Fiji’s low-emission development strategy defines blue carbon as carbon stored in coastal ecosystems such as mangroves and seagrass meadows. A regional ecosystem-restoration programme led by Conservation International reported €3.3 million in Kiwa Initiative funding and €947,800 in co-funding, and described mangrove restoration in Navitilevu Bay as co-financed through the Fiji Blue Carbon Project and designed for Plan Vivo certification.

A restoration and erosion-control action plan for Ra Province described the Nakauvadra Forest Carbon Project as funded by the Fiji Water Foundation.

In 2025, CI provided FJ$80,000 in support to help rebuild sustainable food sources in the Lau Islands following Cyclone Rae.

== Impact and evaluation ==
Sources describing the Sovi Basin Conservation Area report that the conservation agreement and long-term conservation lease established a 16,344 ha protected area in Namosi Province, managed by the National Trust of Fiji and supported by a conservation trust fund intended to finance protected-area management and lease-linked community benefits. A case-study account of the SBCA reported that scholarship support for landowning communities had reached more than 150 students by 2012. For mangrove work, reporting on baseline surveys for the Blue Carbon Fiji Project described household surveys covering 28 villages and more than 600 households and ground-truthing work to identify restoration priorities in sites including Navitilevu Bay.
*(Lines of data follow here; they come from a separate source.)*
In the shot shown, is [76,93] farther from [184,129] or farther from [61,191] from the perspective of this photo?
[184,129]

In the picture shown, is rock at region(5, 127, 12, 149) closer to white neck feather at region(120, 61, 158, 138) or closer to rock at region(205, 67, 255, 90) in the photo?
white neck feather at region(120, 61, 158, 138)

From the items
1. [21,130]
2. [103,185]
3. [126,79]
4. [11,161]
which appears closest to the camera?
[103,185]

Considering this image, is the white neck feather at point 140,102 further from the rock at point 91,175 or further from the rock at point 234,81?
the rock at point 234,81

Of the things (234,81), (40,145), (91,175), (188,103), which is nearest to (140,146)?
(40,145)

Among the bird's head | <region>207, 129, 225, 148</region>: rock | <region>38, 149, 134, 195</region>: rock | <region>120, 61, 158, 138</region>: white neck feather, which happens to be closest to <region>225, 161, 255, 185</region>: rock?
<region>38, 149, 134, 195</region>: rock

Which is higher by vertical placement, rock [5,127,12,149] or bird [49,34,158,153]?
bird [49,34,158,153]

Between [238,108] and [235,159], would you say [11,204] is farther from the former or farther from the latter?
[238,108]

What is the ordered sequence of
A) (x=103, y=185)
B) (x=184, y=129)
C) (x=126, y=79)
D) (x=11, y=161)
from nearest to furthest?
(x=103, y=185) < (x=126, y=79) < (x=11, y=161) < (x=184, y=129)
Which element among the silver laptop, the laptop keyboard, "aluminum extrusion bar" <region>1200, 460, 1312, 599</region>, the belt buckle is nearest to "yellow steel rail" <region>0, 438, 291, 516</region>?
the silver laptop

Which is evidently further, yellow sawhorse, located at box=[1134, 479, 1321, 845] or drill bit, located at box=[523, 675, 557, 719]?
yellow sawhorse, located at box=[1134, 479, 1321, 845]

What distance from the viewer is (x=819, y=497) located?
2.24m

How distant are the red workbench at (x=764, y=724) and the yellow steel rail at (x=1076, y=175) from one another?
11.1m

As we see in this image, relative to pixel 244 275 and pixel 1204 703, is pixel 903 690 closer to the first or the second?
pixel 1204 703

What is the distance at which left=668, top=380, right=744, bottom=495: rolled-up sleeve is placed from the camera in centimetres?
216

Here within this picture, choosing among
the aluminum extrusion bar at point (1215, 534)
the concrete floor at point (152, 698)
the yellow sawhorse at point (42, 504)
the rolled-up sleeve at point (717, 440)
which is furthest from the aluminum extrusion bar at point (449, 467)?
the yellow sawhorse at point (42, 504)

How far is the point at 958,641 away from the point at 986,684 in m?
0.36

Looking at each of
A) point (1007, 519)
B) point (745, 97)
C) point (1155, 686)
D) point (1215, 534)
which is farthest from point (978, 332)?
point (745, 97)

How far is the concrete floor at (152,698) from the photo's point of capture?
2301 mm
Evaluation-style reporting on the SBCA includes a final project completion report for an economic valuation study that documented data-gathering and consultations with national environment and protected-area bodies and reported that the consultations contributed to a government decision to suspend a decision on a proposed lease pending further analysis; the report also noted delays in engaging a consultant and that the work was not completed within the original grant period. A 2025 project factsheet for the regional RESTORE programme listed implementation outputs to date in Fiji including 10 hectares of mangroves restored and 6,000 mangrove planter bags produced at Navitilevu Bay, identification of coral-restoration sites and delivery of 1,800 reef stars for marine restoration in Lau Province, and beekeeping training and beehive distribution in Kadavu.

== Reception ==
In 2011, a class-action lawsuit challenged Fiji Water’s "carbon negative" marketing claims. The coverage described the company as presenting its offset strategy as including a partnership with Conservation International and an "extensive forest restoration project" in Fiji.